For this challenge we are going to request data from the OpenAQ (Open Air Quality data) API.  
As a Warm UP, using the 👉 [Documentation](https://docs.openaq.org/docs/introduction) and the 👉 [Official reference](https://docs.openaq.org/reference/averages_v2_get_v2_averages_get) can you find the python code to get informations about **ALL** the country available with this API ?

In [None]:
# Insert your code to read general informations about all the countries from the API
# Use the request library and the /countries endpoint to do this


#response = # Insert your code here

<details><summary>Solution 💪</summary>
  <p>
   
  ```python

  url = "https://api.openaq.org/v2/countries?limit=1000&page=1&offset=0&sort=asc&order_by=name"

  headers = {
      "accept": "application/json",
      "content-type": "application/json"
  }

  response = requests.get(url, headers=headers)

  print(response.json())
  ```

  </p>
</details>

In [None]:
# Let's print this response to see how it looks like
countries = pd.DataFrame(response.json()["results"])
print(countries.shape)
countries

### Requesting Air Quality Data a city
We want to create an automated pipeline that automatically download data from the last year for a specific city
####  1 -  Date Format

The expected format for the API is "YYYY-MM-DD", `using time.now()` create a variable `date_from` that store the date 1 year from the current date in the correct format



In [None]:
# Get Date from one year ago using datetime
# You can use the datetime library to get the current date and time
# and then use timedelata to subtract 365 days from it to get the date from one year ago
# Finally, you can format the date as a string in the format "YYYY-MM-DD" using the .strftime method


date_from = None #

In [None]:
# Run the following code without modifying it to do the api call

endpoint =  "https://api.openaq.org/v2/measurements"

params = {
    "date_from": date_from,
    "limit": 1000, # Keeping 1000 as the limit for speed purposes
    "sort": "desc",
    "order_by": "datetime",
    "city": "PARIS 9E ARRONDISSEMENT"
}

headers = {"accept": "application/json"}

response = requests.get(endpoint, headers=headers,params=params)

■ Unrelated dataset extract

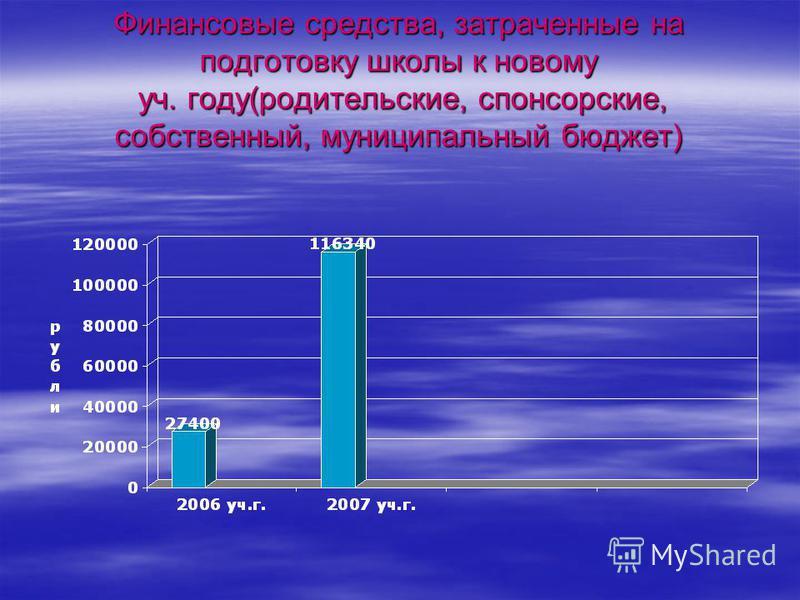 Финансовые средства, затраченные на подготовку школы к новому уч. году(родительские, спонсорские, собственный, муниципальный бюджет)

res = pd.DataFrame(response.json()["results"])
res

#### 2 - Format the API result
Notice that we have several columns that are JSON object like the `date` and `coordinates`. We could keep in this way and store them like that but to simplify the logic needed we are going to extract the information from those columns.  
First let's extract only the `utc` from the date column.
You can use the `pd.Series().apply` method with a lambda function for this task ! Once it's done reassign the result to the date column

In [None]:
res["date"] = #TODO

In [None]:
# Run this cell to verify that the date column is a datetime object
from pandas.api.types import is_datetime64_any_dtype as is_datetime
assert is_datetime(res["date"]) == True , "Date column is not a datetime object, maybe you should verify your conversion"

Let's do the same with the `coordinates`columns, extract the lat and lon and put them respectively in a `latitude` and `longitude` column.
To try a different method you can use the `pd.json_normalize` function on res["coordinates]

In [None]:
# TODO Create a latitude and longitude column and drop the coordinates column

Run the following column to make sure your DataFramme is correct ✅

In [None]:
assert set(res.columns) == set(['locationId', 'location', 'parameter', 'value', 'date', 'unit',
       'country', 'city', 'isMobile', 'isAnalysis', 'entity', 'sensorType',
       'latitude', 'longitude']), "Columns are not the same as expected"

#### 3 - Save the Data to a Csv format
It's alaways usefull to have a local back up of your data when you build a Data Pipeline. Let's save your DataFrame to a csv !  
Create a data folder and then save your date in a `data/air_quality.csv`

In [None]:
# TODO


#### 4 - Upload Data to Cloud Storage

We provide you with the python code to load your DataFrame, you can find it in the official 👉 [GCP Documentation](https://cloud.google.com/storage/docs/uploading-objects-from-memory)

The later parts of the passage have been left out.